Data shown
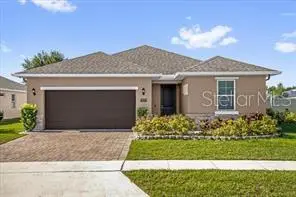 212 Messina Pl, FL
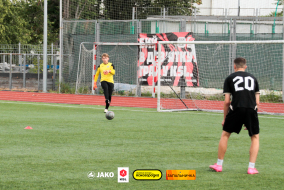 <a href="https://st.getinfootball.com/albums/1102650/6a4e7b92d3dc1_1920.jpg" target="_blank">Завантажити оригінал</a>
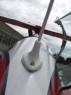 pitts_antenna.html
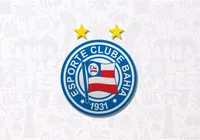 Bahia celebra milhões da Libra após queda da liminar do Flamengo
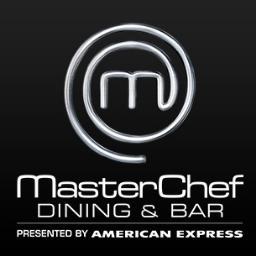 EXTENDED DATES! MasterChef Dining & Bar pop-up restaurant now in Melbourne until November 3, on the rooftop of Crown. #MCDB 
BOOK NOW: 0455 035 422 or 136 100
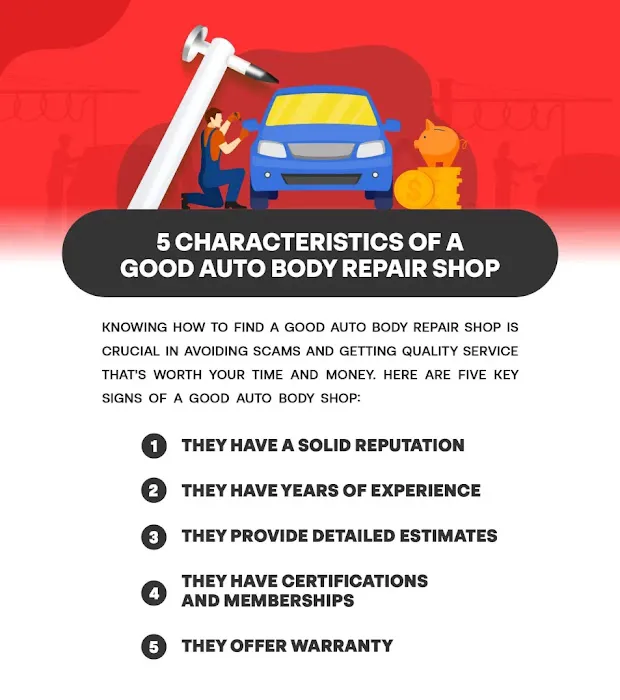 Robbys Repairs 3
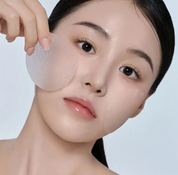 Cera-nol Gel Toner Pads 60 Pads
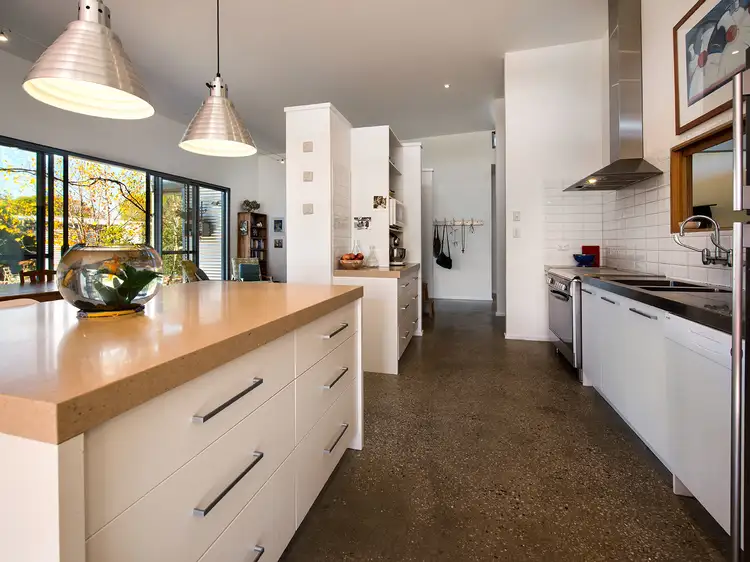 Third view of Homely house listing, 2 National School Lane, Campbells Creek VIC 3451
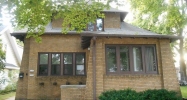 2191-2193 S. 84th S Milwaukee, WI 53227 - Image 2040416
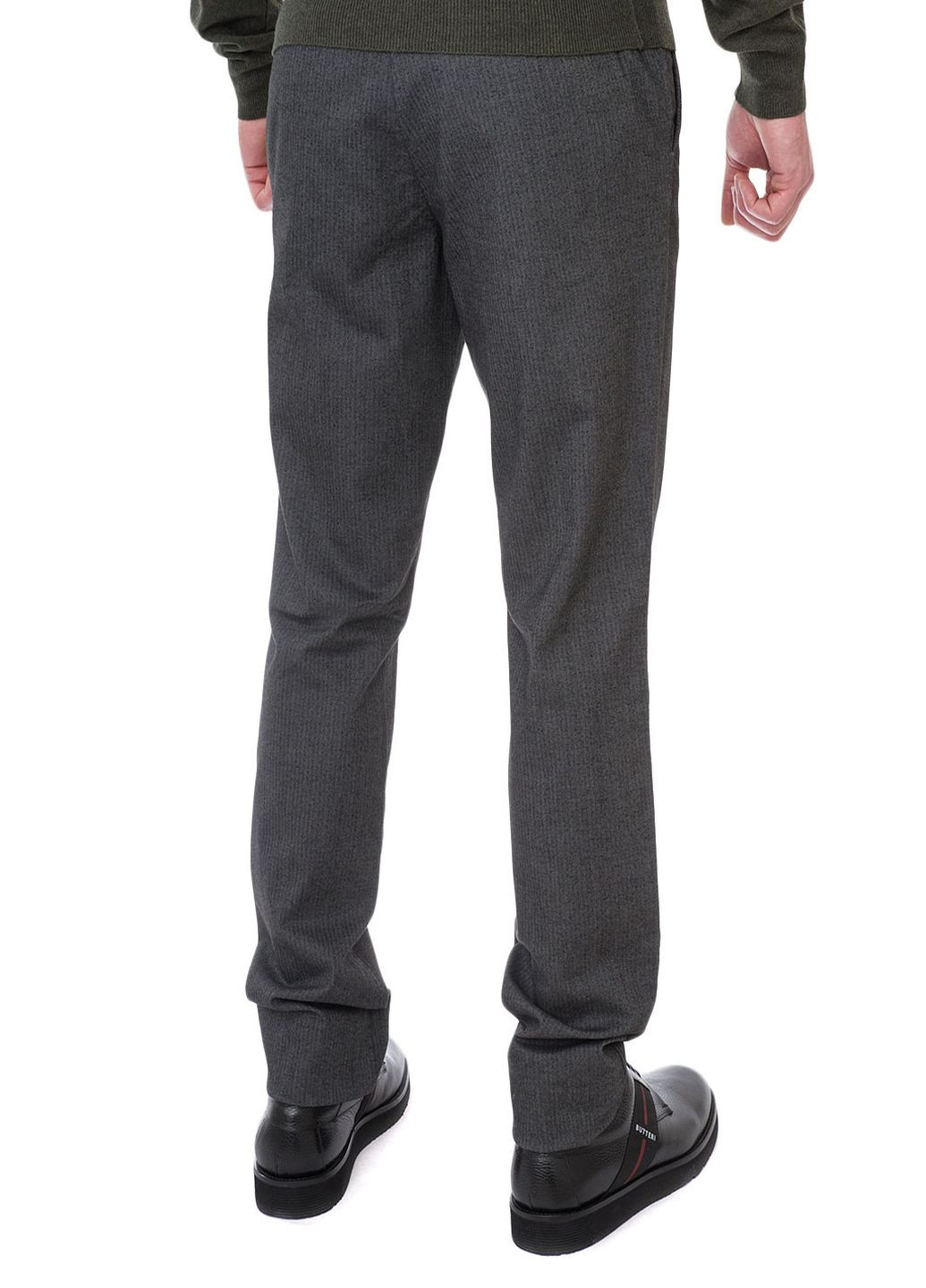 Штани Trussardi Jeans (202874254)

Task description
Print the records exactly as they run from the first line through the line with "Bahia celebra milhões", both ends included. Leave the pictures out of your answer.

Answer below
 212 Messina Pl, FL
 <a href="https://st.getinfootball.com/albums/1102650/6a4e7b92d3dc1_1920.jpg" target="_blank">Завантажити оригінал</a>
 pitts_antenna.html
 Bahia celebra milhões da Libra após queda da liminar do Flamengo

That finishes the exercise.